**What this task involves:** Rewrite every line of the records below as a single numbered list, omitting all blank lines.

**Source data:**
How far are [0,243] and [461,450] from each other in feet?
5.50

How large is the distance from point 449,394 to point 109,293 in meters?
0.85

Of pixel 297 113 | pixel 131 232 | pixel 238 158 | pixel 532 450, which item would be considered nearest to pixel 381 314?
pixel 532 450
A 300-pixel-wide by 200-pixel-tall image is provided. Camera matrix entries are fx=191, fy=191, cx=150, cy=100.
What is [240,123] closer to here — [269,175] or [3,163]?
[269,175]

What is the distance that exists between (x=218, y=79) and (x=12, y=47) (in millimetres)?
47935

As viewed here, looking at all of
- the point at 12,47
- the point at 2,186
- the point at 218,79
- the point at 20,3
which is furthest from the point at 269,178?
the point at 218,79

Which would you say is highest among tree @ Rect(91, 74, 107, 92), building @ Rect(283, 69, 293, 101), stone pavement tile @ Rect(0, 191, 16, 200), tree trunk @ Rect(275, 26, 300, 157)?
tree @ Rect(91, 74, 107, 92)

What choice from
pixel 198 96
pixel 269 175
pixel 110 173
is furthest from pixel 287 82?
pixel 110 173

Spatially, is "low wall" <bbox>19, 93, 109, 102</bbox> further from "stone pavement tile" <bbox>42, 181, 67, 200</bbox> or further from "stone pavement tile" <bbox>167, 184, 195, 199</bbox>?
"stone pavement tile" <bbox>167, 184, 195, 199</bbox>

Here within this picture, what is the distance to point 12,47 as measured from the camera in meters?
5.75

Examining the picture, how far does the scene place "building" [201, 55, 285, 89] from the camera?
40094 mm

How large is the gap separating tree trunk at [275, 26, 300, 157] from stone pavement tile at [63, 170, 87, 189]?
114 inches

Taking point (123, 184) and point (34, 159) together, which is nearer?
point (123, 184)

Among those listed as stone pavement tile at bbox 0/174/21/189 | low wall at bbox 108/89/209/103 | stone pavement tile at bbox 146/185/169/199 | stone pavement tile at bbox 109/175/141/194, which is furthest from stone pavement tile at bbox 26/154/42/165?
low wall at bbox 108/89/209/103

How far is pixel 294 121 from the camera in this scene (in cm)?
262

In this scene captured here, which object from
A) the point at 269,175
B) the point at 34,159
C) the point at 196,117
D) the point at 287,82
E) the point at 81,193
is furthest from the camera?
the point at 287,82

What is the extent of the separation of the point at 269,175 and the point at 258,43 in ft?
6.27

**Task response:**
1. How far are [0,243] and [461,450] from each other in feet?
2. 5.50
3. How large is the distance from point 449,394 to point 109,293 in meters?
4. 0.85
5. Of pixel 297 113 | pixel 131 232 | pixel 238 158 | pixel 532 450, which item would be considered nearest to pixel 381 314?
6. pixel 532 450
7. A 300-pixel-wide by 200-pixel-tall image is provided. Camera matrix entries are fx=191, fy=191, cx=150, cy=100.
8. What is [240,123] closer to here — [269,175] or [3,163]?
9. [269,175]
10. What is the distance that exists between (x=218, y=79) and (x=12, y=47) (in millimetres)?
11. 47935
12. As viewed here, looking at all of
13. - the point at 12,47
14. - the point at 2,186
15. - the point at 218,79
16. - the point at 20,3
17. which is furthest from the point at 269,178?
18. the point at 218,79
19. Which would you say is highest among tree @ Rect(91, 74, 107, 92), building @ Rect(283, 69, 293, 101), stone pavement tile @ Rect(0, 191, 16, 200), tree trunk @ Rect(275, 26, 300, 157)?
20. tree @ Rect(91, 74, 107, 92)
21. What choice from
22. pixel 198 96
23. pixel 269 175
24. pixel 110 173
25. is furthest from pixel 287 82?
26. pixel 110 173
27. Spatially, is "low wall" <bbox>19, 93, 109, 102</bbox> further from "stone pavement tile" <bbox>42, 181, 67, 200</bbox> or further from "stone pavement tile" <bbox>167, 184, 195, 199</bbox>?
28. "stone pavement tile" <bbox>167, 184, 195, 199</bbox>
29. Here within this picture, what is the distance to point 12,47 as measured from the camera in meters?
30. 5.75
31. Examining the picture, how far does the scene place "building" [201, 55, 285, 89] from the camera?
32. 40094 mm
33. How large is the gap separating tree trunk at [275, 26, 300, 157] from stone pavement tile at [63, 170, 87, 189]?
34. 114 inches
35. Taking point (123, 184) and point (34, 159) together, which is nearer?
36. point (123, 184)
37. Among those listed as stone pavement tile at bbox 0/174/21/189 | low wall at bbox 108/89/209/103 | stone pavement tile at bbox 146/185/169/199 | stone pavement tile at bbox 109/175/141/194, which is furthest from stone pavement tile at bbox 26/154/42/165?
38. low wall at bbox 108/89/209/103
39. How far is pixel 294 121 from the camera in this scene (in cm)?
40. 262
41. In this scene captured here, which object from
42. A) the point at 269,175
43. B) the point at 34,159
44. C) the point at 196,117
45. D) the point at 287,82
46. E) the point at 81,193
47. is furthest from the camera?
48. the point at 287,82
49. What is the extent of the separation of the point at 269,175 and the point at 258,43 in ft?
50. 6.27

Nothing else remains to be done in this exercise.